• **ASSIGNMENT**
Repeat the entries below word for word, from the line with "House Frankica Semesterbostad" to the line with "Cantu Intense Repair", including both. Leave the pictures out.

[[ ENTRIES SHOWN open ]]

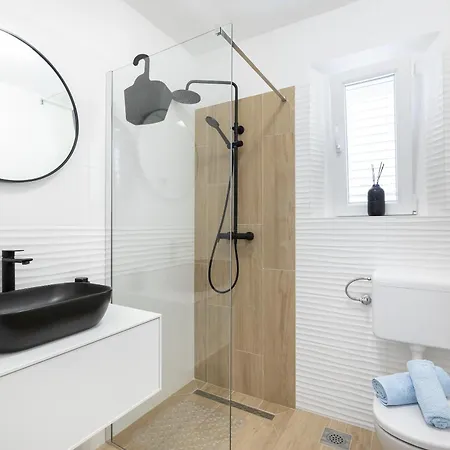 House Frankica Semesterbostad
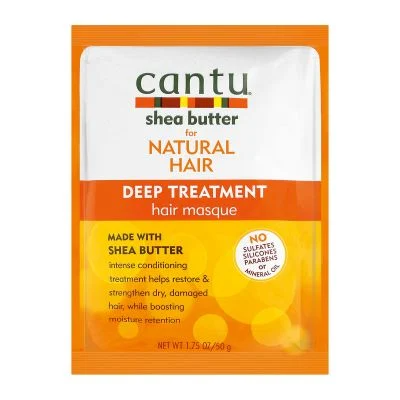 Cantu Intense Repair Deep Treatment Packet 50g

[[ ENTRIES SHOWN closed ]]
[[ ENTRIES SHOWN open ]]

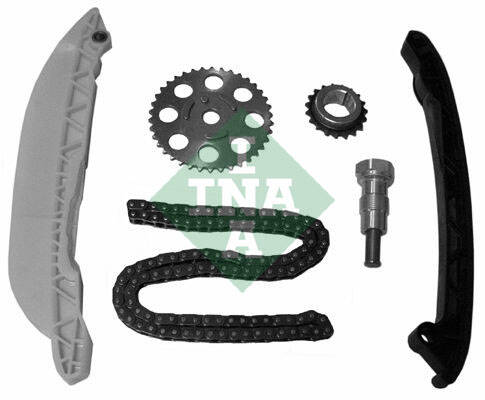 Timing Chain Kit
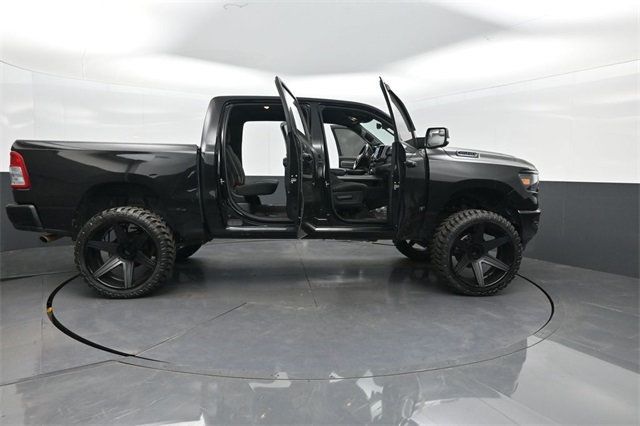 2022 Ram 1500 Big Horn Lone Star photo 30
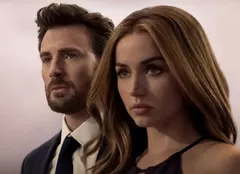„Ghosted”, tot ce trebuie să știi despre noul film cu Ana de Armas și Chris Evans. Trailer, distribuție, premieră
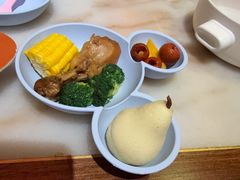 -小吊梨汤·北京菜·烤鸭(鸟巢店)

[[ ENTRIES SHOWN closed ]]
[[ ENTRIES SHOWN open ]]

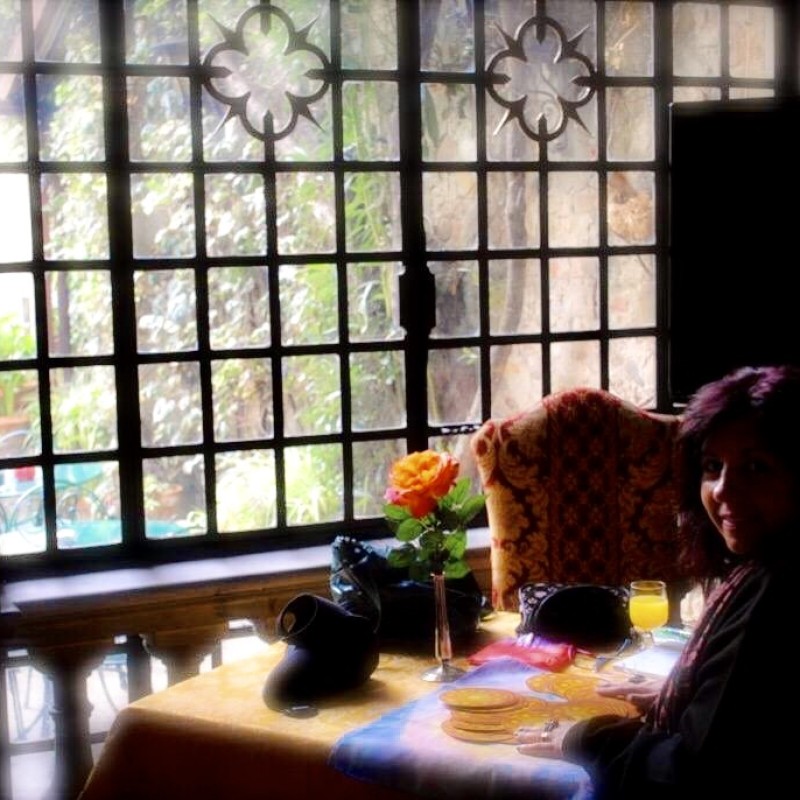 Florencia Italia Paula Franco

[[ ENTRIES SHOWN closed ]]

• **FINAL ANSWER**
 House Frankica Semesterbostad
 Cantu Intense Repair Deep Treatment Packet 50g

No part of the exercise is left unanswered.